24 de diciembre de 1995
Cuando volví a casa había parado de llover, Lena hacía la maleta en la habitación
—¿Qué pasa, Lena?
—No me hables, te lo pido por favor, no me hables
sacando los vestidos del armario, los pendientes y los anillos de pacotilla del estuche, tropezando con un zapato olvidado, masajeándose la pierna que se golpeó con la mesa, las luces de Navidad del ayuntamiento dibujaban estrellas de un lado al otro de la avenida, iluminaban la sala, el cambio del viento trajo una vaharada de música de una calle de más arriba donde estaban la sala de billar y el cine, agitó el flequillo de los árboles y lo empujó en dirección a Alcântara, Lena enroscaba las tapitas de las cremas, las colocaba en un bolso de tela con ratones Mickey estampados, metió después el vaso y el cepillo de dientes que no sé por qué me enternecieron como me enterneció el oso de peluche sobado sin una de las pupilas de cristal, un juguete de niño que pasó de la almohada a una bolsa de plástico, el oso que yo tenía ganas de coger de un brazo, tirarlo por la ventana y ahora
(qué extraño)
comenzaba a hacerme falta, me incliné para observarlo mejor, le pasé el dedo por la cabeza, pensé
—¿Cómo te llamas? ¿Qué nombre te habrá dado en secreto cuando era pequeña?
pensé enfadado con Lena
—¿Por qué motivo no te cosió la tripa? ¿Por qué motivo no te compró un ojo?

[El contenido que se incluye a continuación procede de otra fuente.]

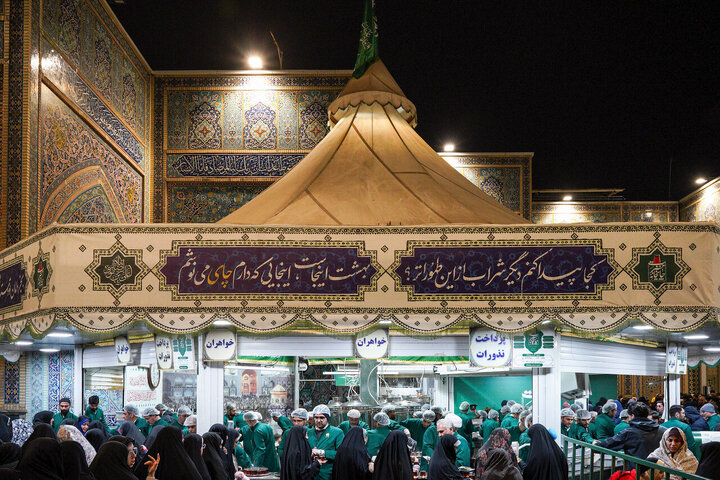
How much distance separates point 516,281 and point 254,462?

pensé en una niña aferrada a un animal de trapo en una casucha de barrio de chabolas, me sentí idiota y no me importó nada sentirme idiota, el pobre oso con una soledad enorme sin nadie que lo cogiese en brazos, el oso que quizás al llegar a la calle ella tiraría a la basura, si alquilase una casa lo dejaría en el balcón a la intemperie, Lena, camino del guardarropa, me lo arrancó de la mano y lo metió en la bolsa otra vez, un taxi paró en la avenida, sentí un golpe
—Mis hermanos
me vi corriendo como un tonto
—Vuelvo enseguida, vuelvo enseguida
para traer los regalos del contenedor, enderezar las cintas, alisar el papel, aturullándome con las manchas
—Una gota de grasa, disculpadme
yo como un condenado a la horca a la espera de que el timbre sonase y no sonó, de que las voces de Clarisse y de Rui me gritasen desde la calle y no gritaron, de que hubiese pasos en las escaleras y no los hubo, el taxi comenzó a acelerar hacia el Tajo confundido con los edificios de Ajuda, Lena regresó del guardarropa sujetando con el mentón una pila de camisetas y blusas, el guardarropa vacío, las perchas vacías balanceándose en la barra, yo dentro de poco tremendamente infeliz, solo con las manos en los bolsillos en el piso vacío, teniendo que fregar los platos, ordenar los cubiertos, pasar la aspiradora por la alfombra, limpiar el polvo de los anaqueles, llevar la ropa del cesto a la lavandería, y la casa, en lugar de ser más grande, seguía siendo del tamaño que tenía pero sin acuarelas ni floreros y aún más fea, un piso de hombre soltero con olor a hombre soltero
(leche agria, cigarrillo apagado, relleno de cojín)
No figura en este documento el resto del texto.